Scholars hold that the average citizen of the ancient Athenian Democracy, the greatest of ancient democracies, was as intelligent as the average member of the British Parliament, or of the American Congress. The Negro, however, with all his barbarism and ignorance, totally unrelated to the white man in origin, character, and race, directly after his emancipation, was made a full-fledged citizen in the greatest of modern democracies. The fact is appalling.
Stupidity unsurpassed, unless by the pacifist visionaries of the present day who seek to usher in the millennium by proclamation,—peace treaties, world federations, or leagues to enforce peace. Human nature cannot be changed overnight by edict. When the sun fails to rise wars will cease.
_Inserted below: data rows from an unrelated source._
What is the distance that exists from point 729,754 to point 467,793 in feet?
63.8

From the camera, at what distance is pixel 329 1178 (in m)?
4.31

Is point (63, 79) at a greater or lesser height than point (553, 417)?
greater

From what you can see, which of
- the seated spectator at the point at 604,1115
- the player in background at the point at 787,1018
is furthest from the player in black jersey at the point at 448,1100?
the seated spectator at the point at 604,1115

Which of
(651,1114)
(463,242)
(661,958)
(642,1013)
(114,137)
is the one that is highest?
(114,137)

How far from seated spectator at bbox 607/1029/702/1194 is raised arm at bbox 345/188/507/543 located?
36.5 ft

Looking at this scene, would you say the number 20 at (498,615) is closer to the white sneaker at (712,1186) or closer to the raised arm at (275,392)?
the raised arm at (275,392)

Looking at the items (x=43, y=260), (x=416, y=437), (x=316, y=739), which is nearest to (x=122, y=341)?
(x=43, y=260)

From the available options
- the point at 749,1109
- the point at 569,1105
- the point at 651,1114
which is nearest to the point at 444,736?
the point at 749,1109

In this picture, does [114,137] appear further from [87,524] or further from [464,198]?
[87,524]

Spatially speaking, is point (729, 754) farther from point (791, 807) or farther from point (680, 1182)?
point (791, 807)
It is to be hoped that enough sanity yet remains in the American people to save them from such nonsensical vagaries of sentimental dreamers.
But the Negro, son of a wild and tropical race, content for thousands of years to roam the jungles of Africa, supplied by bountiful nature with all his heart’s desire, failing thus to develop any controlling trait of character, or mental stamina, and although civilizations rose and fell beside him, it meant nothing to him. And even now in the midst of American civilization he is moved to action, mainly, by the gusts of primitive emotion and passion. This is the creature that was expected to take an equal share in the government of the most enlightened and progressive people that the world has ever known.